* START Selected excerpt *
You Can Quote Us: Commonplace Books Offer Uncommon Pleasures

The Table of Contents alone runs to two pages

While Theatre isn’t just about words, those things that characters say usually matter a great deal both to the group presenting them and to the audience experiencing them. Unsurprisingly, a theater company with the name of Knowledge Workings does pay special attention to the words of others. Hence this post including a link to our commonplace book, a rather extensive list of quotations. T.J. Elliott began this commonplace book in 1990 and continues to add to its quotations as of August 2025. (He also collects quotes to read while playwrighting and you can read those in the Word doc at this link.)

What is a commonplace book? According to the Oxford English dictionary, it is “a book in which ‘commonplaces’ or passages important for reference were collected, usually under general heads; hence, a book in which one records passages or matters to be especially remembered or referred to, with or without arrangement”. The one by W.H. Auden is a good example of sententiae or wise sayings that are more idiosyncratic than still treasured quotation collections such as Bartlett’s or Oxford and the very political collection by George Seldes.

Wonderfully wise and droll

The version of our commonplace book that you have through this linkis on OneDrive. If you are looking for that killer saying or just ‘le mot juste’, perhaps you will find this collection, which generally captures quotes that are not found in the usual collections, to be of some value. To draw upon just one of our thousands of quotes in the word document, Sextus Empiricus in Fragment 2, as quoted in Against the Mathematicians reminds us that, Though wisdom is common, yet the many live as if they had a wisdom of their own.”
* END Selected excerpt *
* START Collected material *
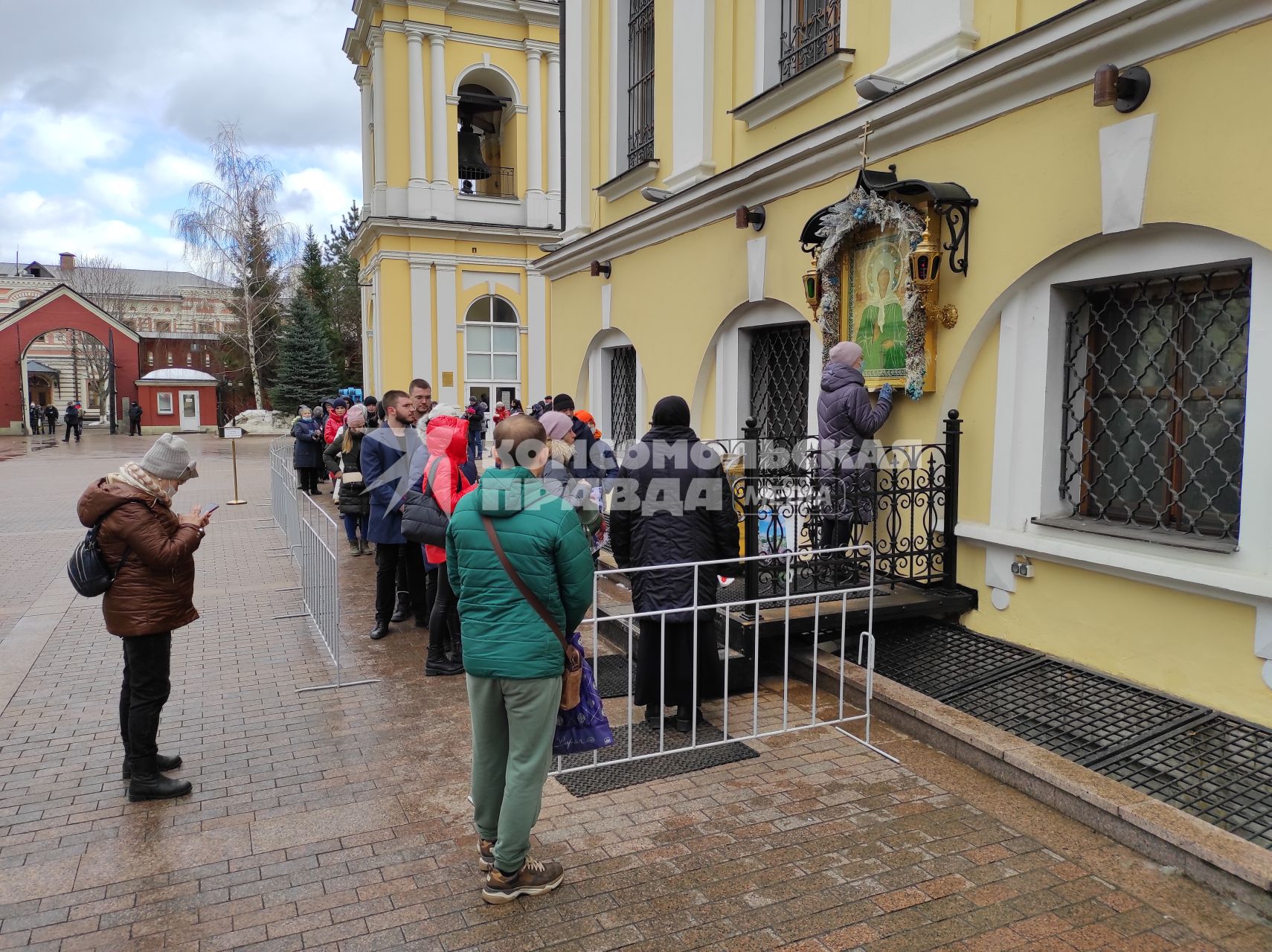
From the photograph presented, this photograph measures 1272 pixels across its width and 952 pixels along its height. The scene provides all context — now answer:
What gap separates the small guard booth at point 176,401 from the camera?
* END Collected material *
Given exercise:
Alter the passage of the commonplace book piece starting at "The Table of" and ending at "at this link.)" so that "audience" becomes "spectators", and give that stretch again.

Correct output:
The Table of Contents alone runs to two pages

While Theatre isn’t just about words, those things that characters say usually matter a great deal both to the group presenting them and to the spectators experiencing them. Unsurprisingly, a theater company with the name of Knowledge Workings does pay special attention to the words of others. Hence this post including a link to our commonplace book, a rather extensive list of quotations. T.J. Elliott began this commonplace book in 1990 and continues to add to its quotations as of August 2025. (He also collects quotes to read while playwrighting and you can read those in the Word doc at this link.)